# *New Beautiful Berk girl*DUW major amout of pictures



## tattered_teddy_bear

SO my new girl is from petco, very unexpected find, but i'm very happy about it. As far as names go, I really like Sable, but i randomly called her jelly bean without thinking. I was wondering if someone could tell me her color? I know she's a berk, but don't know if its mink or whatnot. Also, maybe an age estimate, i'm guessing she's 2 or 3months.
*BIG SMILES*









what did you say to me?









Cleaning shot so funny









YOGIES??









just some small talk









"little ratty, where'd you go?" *haha she'll never find me*








"i guess i'll just have to throw this yogie away" *i'm right here*









**belly tease**









smelly feet









TIME FOR BELLY TICKLES!
















a moment*









comfy








*snuggles*









BEST PIC EVER still for 5 seconds and i got it









SQUISH









my teddy bear










I tried to take some of her in the sun to see her brown color as it appears off camera.

COLOR








































*bOnDing**

























































favorite**


----------



## Violet

awww that last picture is too sweet!


----------



## Pomperella

such a cutie! sorry i know too little about colours and stuff, i just think ratties are cute! i am in awe you got such great photos, mine are never still long enough to get a good one!


----------



## sonoma

What a pretty baby...she's such a neat color but I dunno what it is. She looks about the same age as my youngest girl who is right around 3 1/2 months old.


----------



## Vixie

She may just be a dark chocolate color. -shrug-

But she seems like a sweetheart.


----------



## Taru

Well, way too new to ratties to know colors off the top of my head, but here is a site I was looking at the other day that might help you out!

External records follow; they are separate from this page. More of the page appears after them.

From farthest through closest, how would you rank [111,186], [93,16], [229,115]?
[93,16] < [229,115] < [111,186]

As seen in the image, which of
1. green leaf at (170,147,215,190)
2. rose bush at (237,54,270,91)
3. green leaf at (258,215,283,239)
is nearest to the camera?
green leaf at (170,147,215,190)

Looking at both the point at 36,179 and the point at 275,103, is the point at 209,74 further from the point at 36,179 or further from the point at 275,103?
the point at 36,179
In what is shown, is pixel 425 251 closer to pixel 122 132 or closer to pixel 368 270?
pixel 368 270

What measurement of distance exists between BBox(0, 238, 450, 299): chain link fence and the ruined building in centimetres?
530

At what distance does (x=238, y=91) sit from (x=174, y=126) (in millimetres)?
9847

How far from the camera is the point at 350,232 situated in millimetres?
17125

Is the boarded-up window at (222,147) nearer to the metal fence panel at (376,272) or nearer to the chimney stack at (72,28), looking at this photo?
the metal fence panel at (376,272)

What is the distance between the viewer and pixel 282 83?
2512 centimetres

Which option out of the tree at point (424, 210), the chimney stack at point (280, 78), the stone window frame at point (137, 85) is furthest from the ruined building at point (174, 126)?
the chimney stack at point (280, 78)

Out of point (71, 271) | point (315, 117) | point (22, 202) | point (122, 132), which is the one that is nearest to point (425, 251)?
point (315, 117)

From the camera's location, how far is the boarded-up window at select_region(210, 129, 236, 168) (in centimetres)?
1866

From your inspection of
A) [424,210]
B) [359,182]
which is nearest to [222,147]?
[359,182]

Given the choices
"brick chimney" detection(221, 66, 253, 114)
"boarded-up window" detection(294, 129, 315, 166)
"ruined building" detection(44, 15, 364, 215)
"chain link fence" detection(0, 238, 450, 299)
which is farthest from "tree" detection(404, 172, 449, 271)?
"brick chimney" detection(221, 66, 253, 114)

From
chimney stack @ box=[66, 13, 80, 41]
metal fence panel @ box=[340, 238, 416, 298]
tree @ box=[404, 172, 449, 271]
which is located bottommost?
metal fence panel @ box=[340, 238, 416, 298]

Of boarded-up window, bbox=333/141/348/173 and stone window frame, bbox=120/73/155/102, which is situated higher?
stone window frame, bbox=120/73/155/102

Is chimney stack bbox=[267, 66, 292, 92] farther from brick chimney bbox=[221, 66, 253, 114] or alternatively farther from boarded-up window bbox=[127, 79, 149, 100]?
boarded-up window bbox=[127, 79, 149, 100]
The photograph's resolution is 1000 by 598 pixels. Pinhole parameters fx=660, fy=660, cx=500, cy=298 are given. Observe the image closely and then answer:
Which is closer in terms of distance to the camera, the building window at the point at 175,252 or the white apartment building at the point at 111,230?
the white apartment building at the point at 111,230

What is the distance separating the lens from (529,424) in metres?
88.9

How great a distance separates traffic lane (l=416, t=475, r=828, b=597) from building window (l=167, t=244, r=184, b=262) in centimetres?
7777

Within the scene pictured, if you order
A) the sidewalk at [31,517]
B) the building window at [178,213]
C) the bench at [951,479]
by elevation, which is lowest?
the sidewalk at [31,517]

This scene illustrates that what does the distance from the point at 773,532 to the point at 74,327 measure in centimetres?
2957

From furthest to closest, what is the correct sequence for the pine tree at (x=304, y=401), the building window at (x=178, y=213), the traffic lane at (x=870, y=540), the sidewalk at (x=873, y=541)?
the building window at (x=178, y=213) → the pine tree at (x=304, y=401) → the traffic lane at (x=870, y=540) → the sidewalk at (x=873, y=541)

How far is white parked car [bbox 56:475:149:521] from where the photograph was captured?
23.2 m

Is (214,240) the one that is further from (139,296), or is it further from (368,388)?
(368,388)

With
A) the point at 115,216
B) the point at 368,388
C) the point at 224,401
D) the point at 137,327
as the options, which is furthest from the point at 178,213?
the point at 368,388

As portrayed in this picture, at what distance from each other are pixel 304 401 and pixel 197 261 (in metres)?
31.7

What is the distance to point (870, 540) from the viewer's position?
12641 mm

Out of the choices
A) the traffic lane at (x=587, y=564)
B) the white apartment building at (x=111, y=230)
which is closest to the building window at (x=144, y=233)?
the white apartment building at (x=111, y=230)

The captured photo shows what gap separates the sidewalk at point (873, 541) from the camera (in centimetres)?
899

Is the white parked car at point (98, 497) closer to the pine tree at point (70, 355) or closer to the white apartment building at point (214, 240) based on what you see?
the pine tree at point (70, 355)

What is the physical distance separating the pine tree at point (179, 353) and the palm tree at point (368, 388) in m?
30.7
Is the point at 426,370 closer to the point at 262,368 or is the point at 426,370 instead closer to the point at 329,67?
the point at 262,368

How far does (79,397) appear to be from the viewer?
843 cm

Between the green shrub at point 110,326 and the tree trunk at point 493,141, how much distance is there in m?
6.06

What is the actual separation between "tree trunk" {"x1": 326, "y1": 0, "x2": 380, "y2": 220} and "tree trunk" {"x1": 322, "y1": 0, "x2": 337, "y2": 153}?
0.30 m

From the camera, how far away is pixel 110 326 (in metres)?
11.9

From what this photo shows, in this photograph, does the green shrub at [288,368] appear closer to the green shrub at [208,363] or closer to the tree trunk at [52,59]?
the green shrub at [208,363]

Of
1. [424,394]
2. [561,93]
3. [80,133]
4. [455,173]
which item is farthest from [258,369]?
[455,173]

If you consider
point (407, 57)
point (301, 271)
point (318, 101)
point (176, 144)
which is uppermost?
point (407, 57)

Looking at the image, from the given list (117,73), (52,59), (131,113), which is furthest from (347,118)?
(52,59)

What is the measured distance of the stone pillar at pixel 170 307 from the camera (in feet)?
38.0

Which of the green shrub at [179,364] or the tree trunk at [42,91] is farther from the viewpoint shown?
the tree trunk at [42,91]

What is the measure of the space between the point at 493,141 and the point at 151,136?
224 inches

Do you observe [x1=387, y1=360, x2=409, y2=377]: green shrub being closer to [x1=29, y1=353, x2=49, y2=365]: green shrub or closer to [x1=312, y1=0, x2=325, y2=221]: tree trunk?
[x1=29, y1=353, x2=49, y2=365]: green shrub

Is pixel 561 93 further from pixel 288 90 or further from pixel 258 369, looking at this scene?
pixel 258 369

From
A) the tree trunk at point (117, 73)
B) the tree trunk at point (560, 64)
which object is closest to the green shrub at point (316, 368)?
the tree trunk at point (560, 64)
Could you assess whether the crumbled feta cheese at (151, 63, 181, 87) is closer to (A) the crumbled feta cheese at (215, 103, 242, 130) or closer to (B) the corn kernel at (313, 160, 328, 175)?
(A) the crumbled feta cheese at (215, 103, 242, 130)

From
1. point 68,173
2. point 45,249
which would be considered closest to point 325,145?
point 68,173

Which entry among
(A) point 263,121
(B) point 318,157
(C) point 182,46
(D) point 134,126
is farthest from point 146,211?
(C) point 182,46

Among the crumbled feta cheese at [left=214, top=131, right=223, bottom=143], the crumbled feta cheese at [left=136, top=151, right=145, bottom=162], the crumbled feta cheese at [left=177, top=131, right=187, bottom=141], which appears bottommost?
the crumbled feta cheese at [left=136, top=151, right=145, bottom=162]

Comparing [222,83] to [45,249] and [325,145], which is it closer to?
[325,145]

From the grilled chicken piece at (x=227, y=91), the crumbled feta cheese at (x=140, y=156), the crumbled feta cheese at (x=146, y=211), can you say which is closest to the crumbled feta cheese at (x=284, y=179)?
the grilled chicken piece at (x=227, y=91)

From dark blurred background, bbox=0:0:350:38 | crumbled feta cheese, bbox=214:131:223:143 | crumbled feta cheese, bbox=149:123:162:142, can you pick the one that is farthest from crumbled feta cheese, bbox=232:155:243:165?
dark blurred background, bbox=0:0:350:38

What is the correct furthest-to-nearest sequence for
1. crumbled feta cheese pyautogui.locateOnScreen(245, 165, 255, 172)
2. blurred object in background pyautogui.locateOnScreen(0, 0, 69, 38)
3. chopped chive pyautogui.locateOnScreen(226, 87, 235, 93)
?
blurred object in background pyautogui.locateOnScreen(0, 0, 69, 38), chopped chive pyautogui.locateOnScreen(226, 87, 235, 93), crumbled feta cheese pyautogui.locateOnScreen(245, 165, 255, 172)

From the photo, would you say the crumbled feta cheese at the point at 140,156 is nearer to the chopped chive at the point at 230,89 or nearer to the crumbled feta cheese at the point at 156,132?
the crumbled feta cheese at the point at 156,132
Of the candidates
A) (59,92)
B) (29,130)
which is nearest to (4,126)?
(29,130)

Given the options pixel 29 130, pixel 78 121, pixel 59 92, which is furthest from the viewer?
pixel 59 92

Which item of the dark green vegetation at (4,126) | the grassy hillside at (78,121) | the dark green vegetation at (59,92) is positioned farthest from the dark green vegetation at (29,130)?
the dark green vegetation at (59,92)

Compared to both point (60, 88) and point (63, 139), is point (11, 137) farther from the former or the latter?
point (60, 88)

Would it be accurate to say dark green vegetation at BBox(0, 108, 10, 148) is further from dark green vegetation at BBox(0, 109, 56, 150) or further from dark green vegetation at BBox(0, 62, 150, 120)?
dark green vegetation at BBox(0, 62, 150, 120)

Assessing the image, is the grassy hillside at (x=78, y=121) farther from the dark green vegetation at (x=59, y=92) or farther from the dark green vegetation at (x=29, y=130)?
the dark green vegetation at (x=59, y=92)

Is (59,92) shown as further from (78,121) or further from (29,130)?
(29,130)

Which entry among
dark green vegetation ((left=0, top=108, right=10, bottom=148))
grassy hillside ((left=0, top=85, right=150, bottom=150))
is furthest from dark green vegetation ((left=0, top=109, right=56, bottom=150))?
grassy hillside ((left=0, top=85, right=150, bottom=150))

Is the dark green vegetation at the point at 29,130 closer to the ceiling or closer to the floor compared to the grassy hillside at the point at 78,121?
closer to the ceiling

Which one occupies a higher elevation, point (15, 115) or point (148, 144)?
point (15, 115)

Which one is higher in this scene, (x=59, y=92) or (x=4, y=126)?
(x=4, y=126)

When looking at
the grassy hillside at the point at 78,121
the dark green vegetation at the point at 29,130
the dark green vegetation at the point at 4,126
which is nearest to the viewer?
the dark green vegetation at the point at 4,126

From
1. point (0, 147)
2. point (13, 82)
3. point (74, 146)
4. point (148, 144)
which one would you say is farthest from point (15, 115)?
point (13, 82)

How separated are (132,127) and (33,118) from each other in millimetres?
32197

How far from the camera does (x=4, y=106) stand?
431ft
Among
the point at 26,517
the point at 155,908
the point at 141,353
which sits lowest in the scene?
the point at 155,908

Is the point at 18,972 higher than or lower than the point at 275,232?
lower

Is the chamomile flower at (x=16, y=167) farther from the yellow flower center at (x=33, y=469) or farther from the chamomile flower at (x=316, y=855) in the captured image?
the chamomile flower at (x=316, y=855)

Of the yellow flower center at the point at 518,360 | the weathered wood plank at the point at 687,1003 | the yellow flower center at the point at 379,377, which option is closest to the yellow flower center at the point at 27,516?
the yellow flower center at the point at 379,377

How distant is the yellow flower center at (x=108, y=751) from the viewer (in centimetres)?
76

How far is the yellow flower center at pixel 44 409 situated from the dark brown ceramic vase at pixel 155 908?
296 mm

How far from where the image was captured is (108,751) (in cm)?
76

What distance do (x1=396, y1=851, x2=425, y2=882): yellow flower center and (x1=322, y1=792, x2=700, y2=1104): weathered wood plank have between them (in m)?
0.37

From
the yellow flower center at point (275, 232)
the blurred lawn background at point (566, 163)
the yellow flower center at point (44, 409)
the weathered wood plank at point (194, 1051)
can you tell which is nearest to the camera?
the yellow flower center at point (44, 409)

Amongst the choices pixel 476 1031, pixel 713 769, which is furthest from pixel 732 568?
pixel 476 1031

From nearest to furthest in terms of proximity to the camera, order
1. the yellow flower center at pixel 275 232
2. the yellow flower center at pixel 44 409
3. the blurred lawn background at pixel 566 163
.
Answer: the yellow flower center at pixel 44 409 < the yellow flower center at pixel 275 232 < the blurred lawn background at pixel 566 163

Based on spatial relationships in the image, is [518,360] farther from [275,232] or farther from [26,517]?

http://www.afrma.org/fancyrm.htm


----------



## Beatle4

How sweet! Looks like your rat is a shirt rat too, like Splinter. Don't those scratches start to hurt? I'm totally used to it thoe. I like her coloring her belly is very cute.


----------



## Chivahn

So cute!

PS your chest looks like my chest right now, haha


----------



## Nazarath

*she is such a dang cutie, I can't come in the Meet My Rat section unless I have a few of my babies out with me lol, or else I just miss them even though I'm always around them. AWWW she's just to to cute!!!*


----------



## tattered_teddy_bear

Yea, all my rats are shirt rats. but its ok, i don't mind, i have kitties too, and they give me scratches all the time too. apparently i'm not only a jungle gym to my rats, but i'm a rae track to my cats. =-P heh


----------



## fallinstar

im glad 2 c im not the only 1 covered in cuts from d ratties lol! such a cute rattie *steals*


----------



## Bloodied_Kitten

You've got an adorable baby!


----------